*Passage given*:
= = = = = = =

The first steps to greater GLA control came with the resignation of Sir Ian Blair, Commissioner of the Metropolitan Police in October 2008, citing lack of support from Johnson who had been elected five months earlier. To a great degree it was believed that Blair was resistant to Johnson's wish for greater political control of the London police and so was pressured to leave. Things, this month, have taken a step further with Malthouse, saying he and Johnson now 'have our hands on the tiller' of the Metropolitan police and have an electoral mandate to influence what it does. Furthermore he said that they had had 'elbowed the Home Office out of the picture' and would not simply comply with Metropolitan Police proposals: 'We do not want to be a passenger on the Met cruise' he said. Despite his ineffectual nature and the corruption of many of his deputies, it is clear that Johnson relishes power. However, it has become quickly apparent that Johnson is the pioneer for further steps of this nature.

David Cameron, leader of the Conservative Party who seems absolutely confident that he will become prime minister in 2010, has outlined the policy of having elected heads of all constabularies. This is sold on the basis that it will reduce Home Office bureaucracy and allow greater accountability to the local community (or certainly to those who are not marginalised and can make a fuss). Of course, you will find quite strict controls over the electoral process as Cameron would not want an active Muslim as the new head of the West Midlands or the Greater Manchester constabularies as might be the case in a free election.

Unsurprisingly, these steps have attracted resistance from the police. Ian Johnston, President of the Police Superintendants' Association (superintendants and chief superintendants run local police and detective units; they can be considered middle management in the police structure) has portrayed the approach as risking the world renown of the UK police service for 'short-term political dogma'. Now, people on the left like me, see the police as a very conservative force in society anyway and their response to the G20 protests this year which resulted in the police murdering a passerby as well as the fatal shooting of Jean Charles de Menezes by police in 2005, just heightens that sense. So, if they feel that a right-wing Conservative policy is going too far, then you know it must be pretty extreme. Back in the early 1990s I remember talking to liberal police officers (they do exist, there are police who do still see themselves as having a role in guarding rather than repressing society) who were worried by what they saw as the politicisation of the service back then and we have gone much further since.

So, what has any of this to do with the Third Reich? Germany in the 1930s had a police system very similar to the UK model, i.e. decentralised. This in part had come about because the German state was a federation of various other states which retained their own police forces. There was an imbalance as after 1866 Prussia constituted two-thirds of Germany so Prussian police forces covered a great deal, if not all of the country. As in the UK, detectives from the capital, Berlin in Prussia, would be called into to tackle serious murder cases in other German states.

= = = = = = =

*Items*:
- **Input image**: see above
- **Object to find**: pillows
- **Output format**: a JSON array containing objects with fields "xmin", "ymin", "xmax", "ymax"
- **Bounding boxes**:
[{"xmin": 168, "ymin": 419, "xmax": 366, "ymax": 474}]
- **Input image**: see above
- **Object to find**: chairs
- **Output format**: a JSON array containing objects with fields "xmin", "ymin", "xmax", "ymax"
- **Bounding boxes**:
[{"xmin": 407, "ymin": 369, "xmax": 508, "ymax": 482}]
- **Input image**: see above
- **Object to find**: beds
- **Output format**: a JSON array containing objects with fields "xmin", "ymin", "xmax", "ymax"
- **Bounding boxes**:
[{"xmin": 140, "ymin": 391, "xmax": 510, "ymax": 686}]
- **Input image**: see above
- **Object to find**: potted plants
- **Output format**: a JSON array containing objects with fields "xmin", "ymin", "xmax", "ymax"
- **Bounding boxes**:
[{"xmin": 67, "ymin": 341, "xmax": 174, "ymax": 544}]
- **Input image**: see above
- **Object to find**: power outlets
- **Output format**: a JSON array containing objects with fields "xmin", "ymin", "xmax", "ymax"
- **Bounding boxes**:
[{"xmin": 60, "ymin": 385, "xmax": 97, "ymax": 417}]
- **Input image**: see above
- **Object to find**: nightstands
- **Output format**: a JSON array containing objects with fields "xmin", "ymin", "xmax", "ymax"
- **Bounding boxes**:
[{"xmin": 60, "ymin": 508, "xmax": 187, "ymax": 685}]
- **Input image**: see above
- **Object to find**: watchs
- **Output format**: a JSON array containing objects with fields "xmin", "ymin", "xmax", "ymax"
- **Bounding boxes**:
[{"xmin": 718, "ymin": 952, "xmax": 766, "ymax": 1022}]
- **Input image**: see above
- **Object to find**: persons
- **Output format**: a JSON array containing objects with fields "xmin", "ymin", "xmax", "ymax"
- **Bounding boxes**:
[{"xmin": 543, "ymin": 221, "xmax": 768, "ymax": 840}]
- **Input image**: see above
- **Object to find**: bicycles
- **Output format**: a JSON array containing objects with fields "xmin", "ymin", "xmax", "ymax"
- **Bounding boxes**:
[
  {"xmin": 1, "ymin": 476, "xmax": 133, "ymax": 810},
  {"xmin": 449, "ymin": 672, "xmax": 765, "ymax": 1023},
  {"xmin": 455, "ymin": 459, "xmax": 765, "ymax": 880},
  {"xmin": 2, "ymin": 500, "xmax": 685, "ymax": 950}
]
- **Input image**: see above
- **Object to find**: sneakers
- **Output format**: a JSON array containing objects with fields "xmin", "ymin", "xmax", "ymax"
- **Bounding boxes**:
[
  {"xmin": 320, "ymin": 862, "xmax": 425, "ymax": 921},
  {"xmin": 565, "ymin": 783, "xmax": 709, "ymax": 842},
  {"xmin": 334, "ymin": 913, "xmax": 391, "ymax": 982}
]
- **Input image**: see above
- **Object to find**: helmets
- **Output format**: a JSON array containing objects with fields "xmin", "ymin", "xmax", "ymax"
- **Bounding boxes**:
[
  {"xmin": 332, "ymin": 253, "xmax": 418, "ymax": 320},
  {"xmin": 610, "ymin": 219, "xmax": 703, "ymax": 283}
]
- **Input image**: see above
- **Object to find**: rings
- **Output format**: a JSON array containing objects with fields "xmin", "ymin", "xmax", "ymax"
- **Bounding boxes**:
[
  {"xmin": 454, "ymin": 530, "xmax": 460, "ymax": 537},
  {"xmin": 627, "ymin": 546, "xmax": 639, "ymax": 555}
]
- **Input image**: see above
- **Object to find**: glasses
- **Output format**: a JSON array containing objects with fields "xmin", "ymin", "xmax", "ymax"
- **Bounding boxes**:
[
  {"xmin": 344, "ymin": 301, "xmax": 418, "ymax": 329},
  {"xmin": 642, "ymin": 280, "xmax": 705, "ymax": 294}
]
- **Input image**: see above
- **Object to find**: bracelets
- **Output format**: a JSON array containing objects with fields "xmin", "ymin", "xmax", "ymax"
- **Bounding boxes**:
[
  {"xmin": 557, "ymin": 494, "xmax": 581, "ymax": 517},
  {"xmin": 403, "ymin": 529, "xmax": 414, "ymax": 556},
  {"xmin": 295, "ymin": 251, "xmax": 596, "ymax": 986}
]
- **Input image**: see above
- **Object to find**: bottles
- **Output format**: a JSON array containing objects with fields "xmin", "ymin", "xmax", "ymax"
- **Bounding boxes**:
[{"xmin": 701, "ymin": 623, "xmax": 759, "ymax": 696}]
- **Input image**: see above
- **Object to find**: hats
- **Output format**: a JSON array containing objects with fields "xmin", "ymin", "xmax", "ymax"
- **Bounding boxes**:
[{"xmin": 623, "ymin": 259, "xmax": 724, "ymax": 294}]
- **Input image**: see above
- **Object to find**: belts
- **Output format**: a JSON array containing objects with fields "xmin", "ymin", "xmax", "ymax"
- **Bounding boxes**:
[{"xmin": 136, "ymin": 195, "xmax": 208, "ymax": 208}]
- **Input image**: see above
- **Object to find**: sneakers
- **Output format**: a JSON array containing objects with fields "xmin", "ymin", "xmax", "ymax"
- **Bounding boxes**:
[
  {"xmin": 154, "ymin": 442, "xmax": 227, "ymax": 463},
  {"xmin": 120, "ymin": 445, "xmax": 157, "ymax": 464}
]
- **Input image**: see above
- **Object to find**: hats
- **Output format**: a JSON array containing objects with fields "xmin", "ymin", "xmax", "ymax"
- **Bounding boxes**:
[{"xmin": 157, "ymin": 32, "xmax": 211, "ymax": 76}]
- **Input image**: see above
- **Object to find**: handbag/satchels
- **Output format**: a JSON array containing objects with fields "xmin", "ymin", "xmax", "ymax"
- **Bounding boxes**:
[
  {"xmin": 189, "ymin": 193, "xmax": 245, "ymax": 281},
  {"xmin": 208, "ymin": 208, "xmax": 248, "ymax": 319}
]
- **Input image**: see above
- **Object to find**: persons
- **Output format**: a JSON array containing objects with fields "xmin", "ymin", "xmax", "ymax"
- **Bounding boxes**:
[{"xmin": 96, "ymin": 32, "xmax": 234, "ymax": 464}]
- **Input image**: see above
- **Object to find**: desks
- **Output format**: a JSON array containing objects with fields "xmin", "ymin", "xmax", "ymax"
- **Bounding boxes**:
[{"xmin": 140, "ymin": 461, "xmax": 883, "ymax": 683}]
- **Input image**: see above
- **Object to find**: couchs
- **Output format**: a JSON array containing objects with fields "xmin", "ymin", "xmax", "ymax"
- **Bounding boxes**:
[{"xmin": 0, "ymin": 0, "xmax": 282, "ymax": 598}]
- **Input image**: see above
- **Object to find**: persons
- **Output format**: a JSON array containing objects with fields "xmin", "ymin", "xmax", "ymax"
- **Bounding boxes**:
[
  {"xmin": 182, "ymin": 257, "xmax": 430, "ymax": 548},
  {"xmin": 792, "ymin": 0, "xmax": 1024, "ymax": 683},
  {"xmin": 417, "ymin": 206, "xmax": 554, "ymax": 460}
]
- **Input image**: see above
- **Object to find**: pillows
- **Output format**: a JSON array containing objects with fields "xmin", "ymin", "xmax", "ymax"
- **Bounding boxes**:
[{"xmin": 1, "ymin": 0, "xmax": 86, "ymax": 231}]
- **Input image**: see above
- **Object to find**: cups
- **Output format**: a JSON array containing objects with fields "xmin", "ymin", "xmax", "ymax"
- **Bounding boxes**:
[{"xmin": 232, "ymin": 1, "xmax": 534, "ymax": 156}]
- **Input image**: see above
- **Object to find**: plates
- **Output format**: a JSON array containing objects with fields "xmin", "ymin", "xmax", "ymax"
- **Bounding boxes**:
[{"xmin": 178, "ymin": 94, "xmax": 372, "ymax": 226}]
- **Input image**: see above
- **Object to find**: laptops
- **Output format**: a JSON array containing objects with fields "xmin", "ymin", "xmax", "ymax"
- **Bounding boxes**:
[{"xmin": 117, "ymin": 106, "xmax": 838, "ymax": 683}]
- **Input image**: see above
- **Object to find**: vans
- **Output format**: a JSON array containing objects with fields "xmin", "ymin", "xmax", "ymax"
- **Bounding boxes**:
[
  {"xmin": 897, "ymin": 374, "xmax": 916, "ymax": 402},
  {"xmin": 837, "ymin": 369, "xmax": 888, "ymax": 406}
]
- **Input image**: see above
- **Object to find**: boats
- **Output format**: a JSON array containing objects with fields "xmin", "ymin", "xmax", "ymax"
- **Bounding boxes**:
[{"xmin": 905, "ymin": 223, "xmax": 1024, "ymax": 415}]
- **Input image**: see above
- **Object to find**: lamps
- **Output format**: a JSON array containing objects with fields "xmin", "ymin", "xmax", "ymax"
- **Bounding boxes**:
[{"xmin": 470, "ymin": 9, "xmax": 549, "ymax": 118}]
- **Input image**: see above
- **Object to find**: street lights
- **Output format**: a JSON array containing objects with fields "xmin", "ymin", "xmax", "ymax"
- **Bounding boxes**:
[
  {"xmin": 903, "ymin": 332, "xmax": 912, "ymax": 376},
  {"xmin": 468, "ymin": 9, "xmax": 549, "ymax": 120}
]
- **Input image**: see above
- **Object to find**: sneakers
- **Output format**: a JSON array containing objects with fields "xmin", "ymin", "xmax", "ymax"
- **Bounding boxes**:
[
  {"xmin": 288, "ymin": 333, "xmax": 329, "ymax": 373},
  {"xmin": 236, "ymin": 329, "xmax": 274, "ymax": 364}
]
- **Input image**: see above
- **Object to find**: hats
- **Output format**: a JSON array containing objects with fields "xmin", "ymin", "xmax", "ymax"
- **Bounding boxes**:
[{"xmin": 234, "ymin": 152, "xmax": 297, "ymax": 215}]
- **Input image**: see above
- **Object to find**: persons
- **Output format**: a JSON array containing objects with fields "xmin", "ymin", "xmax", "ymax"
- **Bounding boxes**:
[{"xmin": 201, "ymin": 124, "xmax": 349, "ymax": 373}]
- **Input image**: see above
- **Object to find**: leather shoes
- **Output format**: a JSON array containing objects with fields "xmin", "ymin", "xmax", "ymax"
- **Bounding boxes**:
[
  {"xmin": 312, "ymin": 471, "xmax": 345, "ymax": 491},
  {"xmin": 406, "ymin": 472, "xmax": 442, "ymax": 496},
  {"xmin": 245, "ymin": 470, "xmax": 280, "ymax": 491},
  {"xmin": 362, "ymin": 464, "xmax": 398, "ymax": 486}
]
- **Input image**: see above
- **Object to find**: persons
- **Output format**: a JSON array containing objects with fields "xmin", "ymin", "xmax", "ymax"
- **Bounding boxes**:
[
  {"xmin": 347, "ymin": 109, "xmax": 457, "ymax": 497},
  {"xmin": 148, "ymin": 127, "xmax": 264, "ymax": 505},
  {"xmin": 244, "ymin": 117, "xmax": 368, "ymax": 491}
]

= = = = = = =

*Directions*:
- a) According to the passage on political control of the police, when did Sir Ian Blair resign as Commissioner of the Metropolitan Police?
- b) Turn the paragraph beginning "So, what has any of this to do with the Third Reich?" in the passage on political control of the police into a short bulleted list of its main facts.
- c) Resume the passage on political control of the police after its final sentence, and continue writing it.
The rows come from a separate source, unrelated to the passage on political control of the police.

*Answers*:
- a) He resigned in October 2008.

- b)
- In the 1930s, Germany's police system was decentralized, much like the UK model.
- This was partly because the German state was a federation of states that kept their own police forces.
- After 1866, Prussia made up two-thirds of Germany, so Prussian police forces covered much of the country.
- As in the UK, detectives from the capital, Berlin in Prussia, were called in to handle serious murder cases in other German states.

- c)
When the Nazis came to power in January 1933, they obviously were keen to take full control of the police system. They created a rival body in the SA (Sturmabteilung), their paramilitary group which almost immediately set up their own illegal prisons and the first concentration camps. However, step-by-step 1933-6 the Nazis began to bring the police forces of Germany under political control. In March 1933, Heinrich Himmler became Police President of the Munich police and Commander of the political police (these units had existed in a number of German states since the late 19th century and were responsible for monitoring revolutionaries and reactionaries and anyone who threatened the political status quo) across the whole of Bavaria, the largest of the German states outside Prussia. In September 1933 Himmler became head of the political police in all German states except Prussia. In Prussia he became Head of the Prussian Police and its political division (the 'Gestapo' from GEheim STAats POlizei, i.e. secret state police) though in theory he was under Hermann Goering who had been Minister of the Interior for Prussia since January 1933. It was not until 17th June 1936, three-and-a-half years after the Nazis had come to power that Himmler became head of all police forces across Germany. He merged the detective units, the so-called Kripo (KRIminalPOlizei) with the Gestapo to create the Sipo (SIcherheitsPOlizei - security police). The Orpo (ORdnungspolizei - order police), the uniformed sections remained separate but still under Himmler.

Himmler already headed the SS and had created the SD (Sicherheitsdienst - security service) as an intelligence organisation to monitor Nazi party members though it turned into a counter-espionage unit. The final stage of politicisation of the German police came in 1939 when the RHSA (Reichssicherheitshauptamt - Reich Security Central Office) merged the SD and Sipo effectively making the police an arm of the Nazi party.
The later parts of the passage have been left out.